연습 문제: “How far is the” 문구가 있는 행에서 시작해 “48.6 meters” 문구가 있는 행에서 끝나는 행들만 그대로 다시 적으세요.

··· 제시된 행 ···

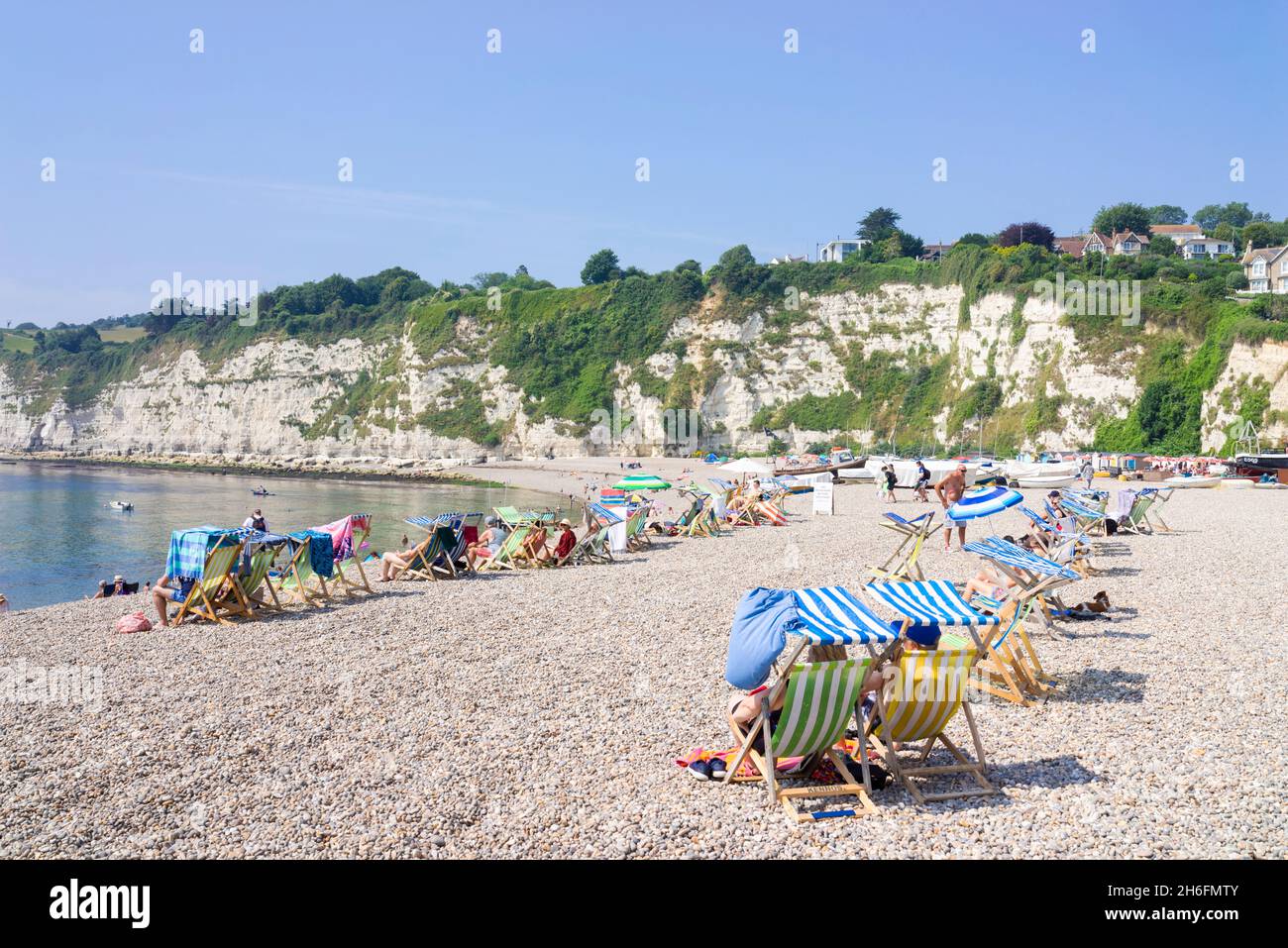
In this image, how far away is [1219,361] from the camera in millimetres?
46094

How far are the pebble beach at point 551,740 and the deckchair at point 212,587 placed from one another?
0.21 metres

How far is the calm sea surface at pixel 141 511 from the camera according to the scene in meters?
21.8

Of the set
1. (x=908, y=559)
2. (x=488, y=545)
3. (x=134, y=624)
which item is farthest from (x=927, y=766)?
(x=488, y=545)

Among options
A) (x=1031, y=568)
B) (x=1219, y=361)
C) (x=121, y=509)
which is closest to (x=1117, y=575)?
(x=1031, y=568)

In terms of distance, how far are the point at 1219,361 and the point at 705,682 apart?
48.6 meters

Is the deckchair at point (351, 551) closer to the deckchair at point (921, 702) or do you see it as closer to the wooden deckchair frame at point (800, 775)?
the wooden deckchair frame at point (800, 775)

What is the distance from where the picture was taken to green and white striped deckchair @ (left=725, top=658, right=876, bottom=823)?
500 centimetres

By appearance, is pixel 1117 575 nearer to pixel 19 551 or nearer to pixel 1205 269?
pixel 19 551

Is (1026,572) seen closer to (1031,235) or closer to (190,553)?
(190,553)

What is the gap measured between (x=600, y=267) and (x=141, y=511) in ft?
203

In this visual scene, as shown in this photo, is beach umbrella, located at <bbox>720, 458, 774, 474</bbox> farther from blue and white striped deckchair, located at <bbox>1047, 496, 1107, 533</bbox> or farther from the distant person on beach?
blue and white striped deckchair, located at <bbox>1047, 496, 1107, 533</bbox>

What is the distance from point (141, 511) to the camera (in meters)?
37.7

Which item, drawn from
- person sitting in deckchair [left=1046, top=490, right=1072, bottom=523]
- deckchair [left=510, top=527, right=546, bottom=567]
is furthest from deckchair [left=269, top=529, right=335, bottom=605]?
person sitting in deckchair [left=1046, top=490, right=1072, bottom=523]

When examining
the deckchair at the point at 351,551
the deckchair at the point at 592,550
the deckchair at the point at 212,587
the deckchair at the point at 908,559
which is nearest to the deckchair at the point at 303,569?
the deckchair at the point at 351,551
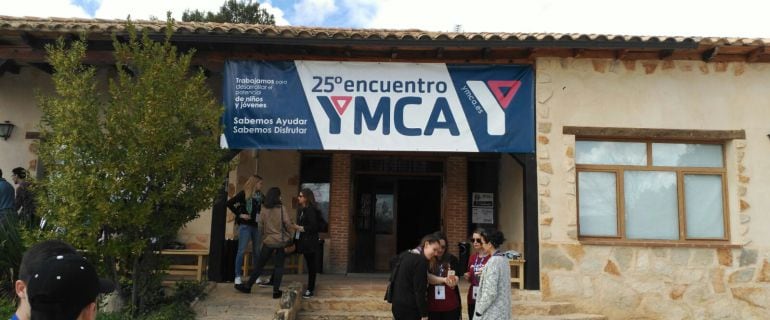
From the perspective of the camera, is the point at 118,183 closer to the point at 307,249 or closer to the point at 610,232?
the point at 307,249

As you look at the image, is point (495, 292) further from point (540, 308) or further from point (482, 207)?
point (482, 207)

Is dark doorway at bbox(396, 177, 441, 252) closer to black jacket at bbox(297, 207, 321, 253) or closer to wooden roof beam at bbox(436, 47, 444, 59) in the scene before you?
wooden roof beam at bbox(436, 47, 444, 59)

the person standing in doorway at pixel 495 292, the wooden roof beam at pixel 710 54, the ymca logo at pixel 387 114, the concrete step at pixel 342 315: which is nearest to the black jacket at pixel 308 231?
the concrete step at pixel 342 315

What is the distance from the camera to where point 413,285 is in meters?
5.00

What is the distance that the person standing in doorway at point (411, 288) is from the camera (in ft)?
16.3

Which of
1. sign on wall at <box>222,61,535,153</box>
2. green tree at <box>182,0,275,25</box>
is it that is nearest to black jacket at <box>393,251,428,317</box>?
sign on wall at <box>222,61,535,153</box>

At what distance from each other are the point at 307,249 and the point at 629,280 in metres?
4.42

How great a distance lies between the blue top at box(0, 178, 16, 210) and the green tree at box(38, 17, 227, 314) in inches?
76.1

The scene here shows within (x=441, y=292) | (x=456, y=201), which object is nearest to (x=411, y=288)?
(x=441, y=292)

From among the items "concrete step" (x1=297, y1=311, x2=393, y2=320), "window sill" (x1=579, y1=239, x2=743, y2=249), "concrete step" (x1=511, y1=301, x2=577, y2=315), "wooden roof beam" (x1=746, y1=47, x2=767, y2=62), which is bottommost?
"concrete step" (x1=297, y1=311, x2=393, y2=320)

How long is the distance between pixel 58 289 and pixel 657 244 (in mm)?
7720

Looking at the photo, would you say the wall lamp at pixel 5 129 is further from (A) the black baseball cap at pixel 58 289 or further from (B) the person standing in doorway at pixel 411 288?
(A) the black baseball cap at pixel 58 289

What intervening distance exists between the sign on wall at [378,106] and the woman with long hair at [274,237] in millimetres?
914

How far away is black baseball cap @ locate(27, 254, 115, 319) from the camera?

···

풀이 답안:
How far is the calm sea surface at pixel 141 511 from the camera according to the scene in meters?
21.8

Of the set
1. (x=908, y=559)
2. (x=488, y=545)
3. (x=134, y=624)
which item is farthest from (x=927, y=766)?
(x=488, y=545)

Among options
A) (x=1031, y=568)
B) (x=1219, y=361)
C) (x=121, y=509)
which is closest to (x=1117, y=575)?
(x=1031, y=568)

In terms of distance, how far are the point at 1219,361 and the point at 705,682 apart?
48.6 meters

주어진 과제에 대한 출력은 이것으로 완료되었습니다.